The displacement and detournement of the different uses of everyday objects is central to the art practice of David Posth-Kohler. In his work, objects are moved around and shifted until they create a poetic space of their own, filled in with equally personal and fable-like narratives. These narratives usually revolve around the relation between our immediate urban environment and the natural world. In much of his work, the organisation and rapport between these worlds- the urban with its heavy movement of capital and products and the natural, simultaneously alien and sublime- is in permanent tension and constitutes one of the most important themes in his practice.
A good example of this is "cérémiques en sac à dos", were the artist produce a series of portable ceramic sculptures in the form of common rugsacks that he later used to climb the mountain of Annapurnas in Nepal. The bags are then presented as the product of a sculptural process that began with an ordinary object but is now infused with the experience of an adventure-performance held in the realm of the ‘outside’ world.
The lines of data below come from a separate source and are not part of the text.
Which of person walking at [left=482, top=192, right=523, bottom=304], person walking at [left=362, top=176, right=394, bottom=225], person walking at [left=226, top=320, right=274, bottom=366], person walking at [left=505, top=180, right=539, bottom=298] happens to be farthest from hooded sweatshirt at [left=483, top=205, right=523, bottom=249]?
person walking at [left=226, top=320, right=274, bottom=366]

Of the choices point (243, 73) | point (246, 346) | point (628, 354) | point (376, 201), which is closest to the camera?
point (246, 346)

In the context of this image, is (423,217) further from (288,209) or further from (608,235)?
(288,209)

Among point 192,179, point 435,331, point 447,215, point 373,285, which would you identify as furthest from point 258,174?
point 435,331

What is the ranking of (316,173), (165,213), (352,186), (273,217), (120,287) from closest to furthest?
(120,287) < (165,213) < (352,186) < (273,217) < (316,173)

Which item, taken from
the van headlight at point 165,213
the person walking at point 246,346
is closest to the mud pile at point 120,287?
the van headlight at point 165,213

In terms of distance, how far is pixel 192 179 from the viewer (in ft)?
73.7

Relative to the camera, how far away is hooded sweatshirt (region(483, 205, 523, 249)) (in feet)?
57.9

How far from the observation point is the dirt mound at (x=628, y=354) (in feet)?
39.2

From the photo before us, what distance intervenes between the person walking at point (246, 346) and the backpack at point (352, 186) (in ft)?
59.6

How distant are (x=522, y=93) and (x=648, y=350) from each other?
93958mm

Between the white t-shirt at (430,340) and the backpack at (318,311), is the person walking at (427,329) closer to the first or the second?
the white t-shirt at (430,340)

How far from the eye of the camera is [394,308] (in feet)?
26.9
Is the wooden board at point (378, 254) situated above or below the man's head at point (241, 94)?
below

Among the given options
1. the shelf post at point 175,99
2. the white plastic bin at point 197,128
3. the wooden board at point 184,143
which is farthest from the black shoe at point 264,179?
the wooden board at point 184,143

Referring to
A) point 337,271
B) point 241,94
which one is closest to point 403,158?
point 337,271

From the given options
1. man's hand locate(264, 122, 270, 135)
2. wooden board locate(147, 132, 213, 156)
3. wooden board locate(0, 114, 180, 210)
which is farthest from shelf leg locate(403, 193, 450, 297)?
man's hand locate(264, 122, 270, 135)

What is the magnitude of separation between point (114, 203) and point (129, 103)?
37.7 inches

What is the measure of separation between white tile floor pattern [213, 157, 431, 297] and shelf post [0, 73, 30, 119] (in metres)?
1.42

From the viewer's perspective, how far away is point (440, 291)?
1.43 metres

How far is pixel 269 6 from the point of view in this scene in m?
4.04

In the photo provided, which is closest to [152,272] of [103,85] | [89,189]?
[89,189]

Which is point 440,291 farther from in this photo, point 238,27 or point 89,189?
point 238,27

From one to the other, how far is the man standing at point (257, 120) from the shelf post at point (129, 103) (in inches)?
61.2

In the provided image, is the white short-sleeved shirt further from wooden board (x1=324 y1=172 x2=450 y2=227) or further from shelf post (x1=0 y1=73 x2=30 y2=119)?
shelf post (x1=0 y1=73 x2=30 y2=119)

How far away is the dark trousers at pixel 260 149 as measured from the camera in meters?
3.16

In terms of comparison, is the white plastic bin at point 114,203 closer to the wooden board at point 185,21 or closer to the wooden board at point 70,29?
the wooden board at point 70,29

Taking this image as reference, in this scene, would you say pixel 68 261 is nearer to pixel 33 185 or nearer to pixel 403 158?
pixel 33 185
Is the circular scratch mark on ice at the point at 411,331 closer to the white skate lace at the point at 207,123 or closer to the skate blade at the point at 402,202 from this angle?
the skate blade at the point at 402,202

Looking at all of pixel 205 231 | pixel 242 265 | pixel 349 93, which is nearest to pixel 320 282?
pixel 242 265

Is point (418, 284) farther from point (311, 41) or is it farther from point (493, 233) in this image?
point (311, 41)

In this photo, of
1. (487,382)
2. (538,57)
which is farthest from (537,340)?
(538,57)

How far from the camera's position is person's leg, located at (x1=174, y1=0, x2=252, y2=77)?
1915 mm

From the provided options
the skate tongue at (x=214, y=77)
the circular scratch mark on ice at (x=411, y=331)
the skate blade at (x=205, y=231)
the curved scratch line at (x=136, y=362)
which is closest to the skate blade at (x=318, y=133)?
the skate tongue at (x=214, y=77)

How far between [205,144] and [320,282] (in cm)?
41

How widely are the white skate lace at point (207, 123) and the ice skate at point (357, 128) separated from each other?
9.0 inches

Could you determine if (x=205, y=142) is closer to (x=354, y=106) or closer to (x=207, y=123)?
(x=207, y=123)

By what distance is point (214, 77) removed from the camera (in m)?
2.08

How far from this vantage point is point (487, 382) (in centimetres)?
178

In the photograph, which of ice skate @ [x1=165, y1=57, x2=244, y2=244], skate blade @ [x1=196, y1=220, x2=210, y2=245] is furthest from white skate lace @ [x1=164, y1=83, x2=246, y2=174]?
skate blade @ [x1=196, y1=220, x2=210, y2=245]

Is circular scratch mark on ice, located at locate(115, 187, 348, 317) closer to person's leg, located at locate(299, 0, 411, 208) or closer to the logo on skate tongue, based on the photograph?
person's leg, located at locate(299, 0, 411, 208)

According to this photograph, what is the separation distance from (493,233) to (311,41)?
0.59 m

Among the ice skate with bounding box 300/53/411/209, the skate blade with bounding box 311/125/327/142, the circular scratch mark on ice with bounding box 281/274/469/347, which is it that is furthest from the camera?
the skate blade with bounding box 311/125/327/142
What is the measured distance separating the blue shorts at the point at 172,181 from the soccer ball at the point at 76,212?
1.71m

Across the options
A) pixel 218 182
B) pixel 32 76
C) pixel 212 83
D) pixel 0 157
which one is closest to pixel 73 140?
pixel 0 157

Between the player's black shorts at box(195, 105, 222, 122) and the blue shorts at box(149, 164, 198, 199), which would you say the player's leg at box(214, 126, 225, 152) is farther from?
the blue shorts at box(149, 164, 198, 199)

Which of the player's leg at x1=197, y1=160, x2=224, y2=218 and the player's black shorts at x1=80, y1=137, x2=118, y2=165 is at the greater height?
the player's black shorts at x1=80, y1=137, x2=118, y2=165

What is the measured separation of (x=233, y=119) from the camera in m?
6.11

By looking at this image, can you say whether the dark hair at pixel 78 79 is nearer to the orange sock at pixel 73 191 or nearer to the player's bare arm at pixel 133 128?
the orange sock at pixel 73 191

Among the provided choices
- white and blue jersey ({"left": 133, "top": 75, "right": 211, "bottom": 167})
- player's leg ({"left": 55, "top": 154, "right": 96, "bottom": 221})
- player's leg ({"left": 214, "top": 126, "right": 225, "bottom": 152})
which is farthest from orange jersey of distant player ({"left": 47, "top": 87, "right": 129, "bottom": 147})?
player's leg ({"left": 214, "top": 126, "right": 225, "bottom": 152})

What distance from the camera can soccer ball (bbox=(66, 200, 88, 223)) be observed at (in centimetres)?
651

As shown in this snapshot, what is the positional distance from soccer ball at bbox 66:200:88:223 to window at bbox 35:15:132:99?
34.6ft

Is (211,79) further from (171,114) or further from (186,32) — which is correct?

It is also in this context that we can inscribe "Haboob" (2013-2016) or sandstorm in arabic. The sculpture consist of a long vitrine filled with sand. Inside the vitrine there are three helices that are activated randomly, creating an unexpected whirlwind of sand moving in all directions inside a contained space. Hypnotic and frenetic in equal measure, Haboob is an artificial natural disorder meant to represent an instant of ‘out-doors’ chaos or flux inside a vitrine, which is a museographical dispositive commonly use to display objects associated with the world of humanities (ethnography, art, archaeology, etc).